We are seeing more seasonality adjustments fun and games from the US Department of Labor. The drop in the initial jobless claims was so large, it looks suspicious. Lee Adler has a detailed write-up (here) on seasonality adjustments following last Friday’s employment report (discussed here – and yes, the post contains all sorts of Bloomberg charts). The premise is that this drop actually happened earlier (which explains the sharp decline in the unemployment rate last week) and is only now showing up in the numbers. Either way, it is certainly a welcome development for the US economy.
|US DoL Initial Jobless Claims|
Nevertheless there is considerable confusion and a healthy dose of skepticism in the investment community around this claims number. Is it possible that claims from a large state were misreported or not included altogether?
Michael Block (Phoenix Partners) : All of these Illinois jokes aside, given the size of the drop in claims, the thought is that California was omitted from the data.
A Reuters story hints at something similar as well.
Reuters: – A Labor Department analyst said seasonal factors had predicted a very large increase in claims last week, which he said would be typical for the first week of the quarter. Unadjusted claims did rise, but far less than expected, resulting in the sharp drop in the seasonally adjusted figure.
He noted that one state reported a decline in claims last week when a rise had been expected. No states had been estimated for the report, he said.
“We will likely see some payback in the claims data reported next week. But through this potential volatility, it does look like the trend in the claims is improving somewhat,” said Daniel Silver, an economist at JPMorgan.
California, given its large population and past “massive swings” in its claims data, was probably the state that caused the sharp drop in the seasonally adjusted figure, Silver said.
Later in the day the Labor Department attempted to clear some of this confusion:
FoxBusiness: – Later Thursday, another Labor Department spokesman issued a statement in effort to clarify what the agency described as “confusion” over the data. The latter statement seemed to refute the department’s earlier explanation.
“The decline in claims this week was driven by smaller than expected increases in most states and because of drops in claims in a number of states where we were expecting an increase,” the statement said. “No single state was responsible for the majority of the decline in initial unemployment insurance claims.”
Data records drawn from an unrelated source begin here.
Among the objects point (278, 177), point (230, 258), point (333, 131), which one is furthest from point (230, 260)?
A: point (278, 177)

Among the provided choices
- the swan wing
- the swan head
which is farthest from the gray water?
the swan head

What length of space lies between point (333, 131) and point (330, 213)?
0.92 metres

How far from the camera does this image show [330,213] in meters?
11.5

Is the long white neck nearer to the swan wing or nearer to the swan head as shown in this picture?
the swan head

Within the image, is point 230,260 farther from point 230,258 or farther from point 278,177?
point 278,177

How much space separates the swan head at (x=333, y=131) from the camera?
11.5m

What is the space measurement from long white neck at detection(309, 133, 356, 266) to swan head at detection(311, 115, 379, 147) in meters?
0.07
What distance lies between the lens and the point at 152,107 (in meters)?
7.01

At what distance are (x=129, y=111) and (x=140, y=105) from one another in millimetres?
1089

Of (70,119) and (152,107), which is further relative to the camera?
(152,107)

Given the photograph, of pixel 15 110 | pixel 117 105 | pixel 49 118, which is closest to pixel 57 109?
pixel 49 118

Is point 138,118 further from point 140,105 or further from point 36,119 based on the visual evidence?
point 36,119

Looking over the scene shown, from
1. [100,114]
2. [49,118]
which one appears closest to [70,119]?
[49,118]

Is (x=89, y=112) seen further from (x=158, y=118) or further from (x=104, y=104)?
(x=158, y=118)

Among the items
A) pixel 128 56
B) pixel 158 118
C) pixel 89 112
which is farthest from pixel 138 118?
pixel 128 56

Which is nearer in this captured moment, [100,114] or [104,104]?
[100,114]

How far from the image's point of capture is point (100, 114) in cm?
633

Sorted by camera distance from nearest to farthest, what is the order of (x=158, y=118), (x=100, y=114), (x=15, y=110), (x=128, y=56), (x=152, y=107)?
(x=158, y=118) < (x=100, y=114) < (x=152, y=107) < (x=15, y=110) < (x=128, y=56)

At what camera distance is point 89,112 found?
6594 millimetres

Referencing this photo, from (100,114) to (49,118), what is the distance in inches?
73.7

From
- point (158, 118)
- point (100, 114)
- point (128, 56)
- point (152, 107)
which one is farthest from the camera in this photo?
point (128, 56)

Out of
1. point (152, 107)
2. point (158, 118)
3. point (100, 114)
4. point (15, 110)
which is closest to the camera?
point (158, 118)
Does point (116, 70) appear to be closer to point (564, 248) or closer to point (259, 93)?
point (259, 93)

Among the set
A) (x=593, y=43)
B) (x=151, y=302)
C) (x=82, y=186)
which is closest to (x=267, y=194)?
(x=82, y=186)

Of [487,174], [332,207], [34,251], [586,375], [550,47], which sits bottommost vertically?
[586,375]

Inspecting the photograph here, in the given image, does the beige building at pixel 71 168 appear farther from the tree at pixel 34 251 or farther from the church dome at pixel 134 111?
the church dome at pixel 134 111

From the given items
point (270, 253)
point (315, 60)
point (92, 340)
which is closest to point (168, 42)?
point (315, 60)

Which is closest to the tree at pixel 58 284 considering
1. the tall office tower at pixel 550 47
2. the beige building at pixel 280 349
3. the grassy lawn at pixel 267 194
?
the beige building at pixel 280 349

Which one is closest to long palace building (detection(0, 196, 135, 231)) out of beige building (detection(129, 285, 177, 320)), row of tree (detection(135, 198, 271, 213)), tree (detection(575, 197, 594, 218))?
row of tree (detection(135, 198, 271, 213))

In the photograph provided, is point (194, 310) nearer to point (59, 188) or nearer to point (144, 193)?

Of course rumors of a conspiracy to cook the numbers continue to persist, particularly as we near the VP debate (tonight). It’s not clear however how that would help the Obama camp, given more presidential debates coming in weeks that follow. Surely any improper adjustments will reverse themselves over the next month.
KPCC (Southern California): – The most recent government jobs report, for September, saw the national unemployment rate fall to 7.8 percent, setting off a flurry of conspiracy tinged speculation that the Obama administration had somehow cooked the numbers, after the President fared poorly in his first debate with GOP challenger Mitt Romney.
The claims number, coming on the same day as the Vice-Pesidential debate, will probably get the same treatment.
And then there is anecdotal evidence that some large US farms, who have been unusually busy with an early harvest due to the summer drought, have picked up some extra help – reducing some of the jobless claims in the process.
Whatever the case, if this decline is indeed real and permanent, it could signal a turning point in the US recovery. It’s amazing how the Fed can fix the US employment situation in a month with the magic wand of QE (which is of course what they will ultimately claim). Many economists however remain skeptical.